- Given task
Please rewrite the material between the lines holding "Arrange the items" and "3. the green cable car pylon at [383,138]", inclusive, as a Markdown table with the columns Row and Line. Leave out any blank lines.

=====

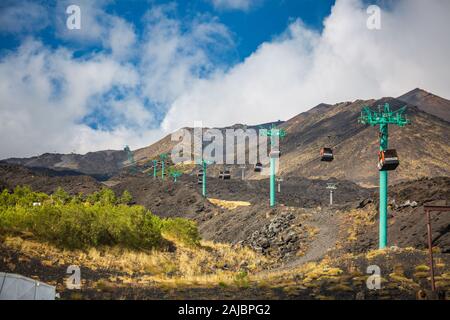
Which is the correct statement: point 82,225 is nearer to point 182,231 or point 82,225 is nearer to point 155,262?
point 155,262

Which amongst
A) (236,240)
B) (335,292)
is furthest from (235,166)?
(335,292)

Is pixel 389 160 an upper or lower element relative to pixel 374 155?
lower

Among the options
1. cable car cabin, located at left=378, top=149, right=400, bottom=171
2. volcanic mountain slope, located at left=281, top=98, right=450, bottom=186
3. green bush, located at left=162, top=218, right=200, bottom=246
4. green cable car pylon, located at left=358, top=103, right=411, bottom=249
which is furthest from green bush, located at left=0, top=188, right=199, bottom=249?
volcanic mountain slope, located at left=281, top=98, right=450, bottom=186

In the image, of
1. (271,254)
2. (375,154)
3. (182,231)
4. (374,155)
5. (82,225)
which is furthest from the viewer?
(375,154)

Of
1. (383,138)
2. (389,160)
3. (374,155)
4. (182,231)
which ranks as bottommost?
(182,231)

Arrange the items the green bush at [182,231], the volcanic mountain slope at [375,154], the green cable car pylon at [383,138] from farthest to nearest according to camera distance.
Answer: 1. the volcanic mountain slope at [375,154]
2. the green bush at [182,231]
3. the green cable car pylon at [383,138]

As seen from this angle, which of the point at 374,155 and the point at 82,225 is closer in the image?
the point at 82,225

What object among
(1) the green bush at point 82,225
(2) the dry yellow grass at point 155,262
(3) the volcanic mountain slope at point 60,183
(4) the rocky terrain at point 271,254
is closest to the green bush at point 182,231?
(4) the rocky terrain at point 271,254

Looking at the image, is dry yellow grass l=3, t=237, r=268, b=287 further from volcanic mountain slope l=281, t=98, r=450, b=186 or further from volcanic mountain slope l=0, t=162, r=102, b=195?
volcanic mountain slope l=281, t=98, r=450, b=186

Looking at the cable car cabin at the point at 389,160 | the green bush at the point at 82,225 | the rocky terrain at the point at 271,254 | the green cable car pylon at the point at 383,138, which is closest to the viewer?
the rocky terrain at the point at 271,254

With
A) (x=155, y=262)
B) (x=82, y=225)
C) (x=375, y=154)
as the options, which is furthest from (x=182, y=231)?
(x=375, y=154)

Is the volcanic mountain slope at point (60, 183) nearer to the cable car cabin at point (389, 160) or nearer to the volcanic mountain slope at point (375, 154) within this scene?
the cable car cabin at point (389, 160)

=====

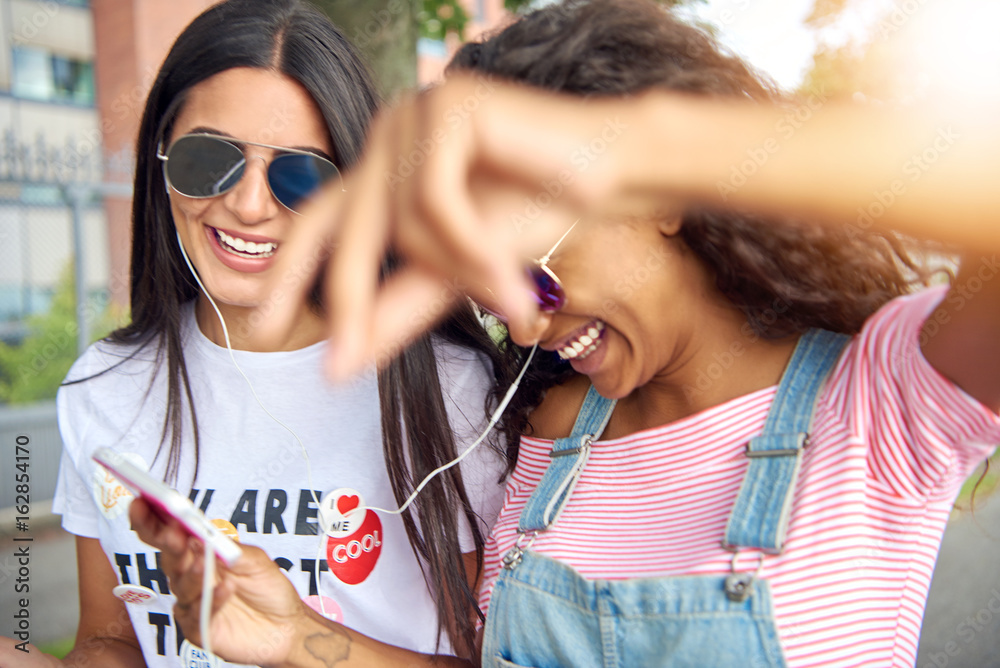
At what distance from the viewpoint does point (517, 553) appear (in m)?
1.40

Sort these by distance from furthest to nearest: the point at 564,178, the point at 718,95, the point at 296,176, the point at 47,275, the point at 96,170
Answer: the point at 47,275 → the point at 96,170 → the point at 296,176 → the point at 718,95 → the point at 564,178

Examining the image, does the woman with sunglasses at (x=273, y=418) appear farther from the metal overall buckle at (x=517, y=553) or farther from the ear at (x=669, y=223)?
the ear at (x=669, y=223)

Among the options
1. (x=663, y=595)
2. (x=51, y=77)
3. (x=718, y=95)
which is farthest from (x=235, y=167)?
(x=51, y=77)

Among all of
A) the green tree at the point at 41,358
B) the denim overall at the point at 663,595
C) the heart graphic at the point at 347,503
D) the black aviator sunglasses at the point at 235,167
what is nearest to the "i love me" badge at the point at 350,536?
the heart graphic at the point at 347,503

=====

- Task answer
| Row | Line |
|---|---|
| 1 | Arrange the items the green bush at [182,231], the volcanic mountain slope at [375,154], the green cable car pylon at [383,138] from farthest to nearest according to camera distance. |
| 2 | Answer: 1. the volcanic mountain slope at [375,154] |
| 3 | 2. the green bush at [182,231] |
| 4 | 3. the green cable car pylon at [383,138] |